Sometimes, we can read a whole bunch of math and not get it until a simple picture is drawn.  For example, the notion of upper semi-continuous was not clear to me (at all) until a picture was drawn.  The "idea" of the mean value theorem is similar — drawing the tangent and parallel secant really shows what the theorem is trying to say.

This post is to say in words, and then show in pictures, why we should have the fundamental group about a basepoint $x_{0}$ of ${\mathbb R}^{n}$ be trivial.  In other words, we’d like to prove $\pi_{1}({\mathbb R}^{n}, x_{0}) = 0$

With Words.

First, let’s think about this for a second.  What’s the definition of $\pi_{1}({\mathbb R}^{n}, x_{0})$?  Well, it’s the collection of equivalence classes of loops up to homotopy.  So, what does this mean?  Well, we take a loop and another loop.  Are they homotopic?  If so, they’re in the same class.  If not, they’re in different classes.  In this very specific example, we’ll show that every loop is the same as the constant loop.  And, in fact, there’s even a nice way to do this.

First, let’s just go ahead and suppose our basepoint $x_{0} = 0$.  Given some loop $\gamma:[0,1]\rightarrow {\mathbb R}^{n}$, we want to show that this is homotopy equivalent to the constant loop (which will act as the 0 element of our group).  Another way to say this is that $\gamma$ is nullhomotopic

(Note here that in many books we think of the loop as the physical image in Euclidean space, but it is actually just a map.  It is common to identify these notions, but just remember that there is a subtle difference between the map and the image.)

So, what is our loop going to look like?  Well, since it’s in Euclidean space, we can actually write down a function for it.

$\gamma(x) = (y_{1}(x), y_{2}(x), \dots, y_{n}(x))$

where each of these $y_{i}$‘s is continuous and is the restriction of our curve to the $i$-th dimension.  The following homotopy is called the "straight line homotopy" for reasons that will become clear in the pictures below.

$h(x,t) = \gamma(tx) = (ty_{1}(x), ty_{2}(x), \dots, ty_{n}(x))$

So, this homotopy tells us that, when $t = 0$ we have $h(x,0) = \gamma(0) = 0$ for every $x$ and when $t = 1$ then $h(x,1) = \gamma(x)$ for every $x$.  The "hard" part is to show this is actually continuous.  Because we’re working over Euclidean space with no holes and things, we can argue by basic calculus that the composition of continuous functions is continuous and the product is continuous if and only if the projection onto each coordinate is continuous.  Thus, this homotopy is continuous which implies $\gamma$ is homotopic to the loop which is always 0; this latter loop is called the constant loop.  We write $\gamma \simeq 0$ in this case.

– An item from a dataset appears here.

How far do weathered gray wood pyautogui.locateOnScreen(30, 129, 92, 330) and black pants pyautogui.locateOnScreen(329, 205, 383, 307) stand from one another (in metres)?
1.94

Now, in the fundamental group $\pi_{1}({\mathbb R}^{n}, x_{0})$, we consider a basic element; say $[\gamma]$ where the brackets indicate it is actually an equivalence class of loops up to homotopy.  But what did we just learn about this loop?  Well, we have that $[0] = [\gamma]$ since they’re the same loop.  In particular, given any other loop, say, $\gamma_{0}:[0,1]\rightarrow {\mathbb R}^{n}$, we have (by the same arguments as above) that $[\gamma_{0}] = [0] = [\gamma]$Thus, in our fundamental group we have only one element, namely $[0]$.  Because we only have one element (the identity element) we say that the group is trivial and usually omit the bracket to write

$\pi_{1}({\mathbb R}^{n}, x_{0}) = 0$

which expresses exactly this idea: the only loop, up to homotopy, is the constant loop which just "stays at 0 the whole time."

With Pictures.

First, a nice picture of ${\mathbb R}^{n}$

The astute reader will notice I have drawn this for $n = 3$, because my tablet won’t let me draw it for any higher $n$.  I think it may be a defect in the hardware.  Nonetheless, let’s proceed.

Here’s a loop, which we will identify with the "image" of a loop, just to be able to see a concrete thing.

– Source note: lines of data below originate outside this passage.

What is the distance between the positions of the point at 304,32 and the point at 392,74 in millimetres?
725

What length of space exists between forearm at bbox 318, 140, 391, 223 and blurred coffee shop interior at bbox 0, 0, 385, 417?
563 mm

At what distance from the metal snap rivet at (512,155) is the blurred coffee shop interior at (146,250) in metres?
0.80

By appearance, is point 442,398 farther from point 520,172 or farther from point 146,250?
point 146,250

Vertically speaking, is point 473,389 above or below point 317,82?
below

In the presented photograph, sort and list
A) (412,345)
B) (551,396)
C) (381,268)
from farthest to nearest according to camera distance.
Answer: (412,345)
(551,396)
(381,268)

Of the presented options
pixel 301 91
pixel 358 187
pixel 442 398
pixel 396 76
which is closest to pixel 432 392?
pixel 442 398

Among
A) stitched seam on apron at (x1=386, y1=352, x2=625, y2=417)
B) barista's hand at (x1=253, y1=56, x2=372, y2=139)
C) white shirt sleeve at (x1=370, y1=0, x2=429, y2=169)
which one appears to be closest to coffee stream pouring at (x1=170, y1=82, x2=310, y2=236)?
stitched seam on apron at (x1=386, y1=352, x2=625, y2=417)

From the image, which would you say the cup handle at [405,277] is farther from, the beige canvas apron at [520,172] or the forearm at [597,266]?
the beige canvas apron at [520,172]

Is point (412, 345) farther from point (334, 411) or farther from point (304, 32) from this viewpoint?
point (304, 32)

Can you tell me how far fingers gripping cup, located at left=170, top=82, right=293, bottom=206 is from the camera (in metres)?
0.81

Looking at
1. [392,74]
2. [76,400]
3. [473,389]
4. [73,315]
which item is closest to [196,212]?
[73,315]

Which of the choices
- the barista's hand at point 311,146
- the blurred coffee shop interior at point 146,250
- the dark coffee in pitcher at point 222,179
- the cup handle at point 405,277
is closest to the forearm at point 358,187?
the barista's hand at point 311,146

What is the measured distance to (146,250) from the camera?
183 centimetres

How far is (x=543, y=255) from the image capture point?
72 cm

Our loop looks a bit like a dinosaur.  Let’s call it $\gamma$ just to be able to talk about it.  So, what can we do to $\gamma$?  Well, let’s try to continuously take it back to the origin.  I’ll do this with a nicer looking loop, but the idea is exactly the same.

This picture shows our original loop (darkest, outermost) going through the homotopy.  I denoted a few points (one in green, one in light blue, one in purple) and showed where those go at each stage in the homotopy.  Note that this is a "continuous" thing, so it should actually have more than like, seven loops inside it, but it’s hard to draw infinitely many.

This is another kind of crappy picture showing that each of the points is going to travel over to 0.  In this one, I have not drawn any of the loops constituting the homotopy in, but just the general path that the point would probably take.  Note that with the "straight line homotopy" as we detailed above, all of these lines would be completely straight, as in:

There is even no problem if they "pass through" one another — you shouldn’t concern yourself too much with this homotopy, just prove it is continuous in this case and use it.

The fundamental group basically says what kind of loops we can have, and it turns out that if we have any loop, we can kind of squish it down in this way, so:

So each loop is really just the constant loop at 0.  This should help to see why $\pi_{1}({\mathbb R}^{n}) = 0$.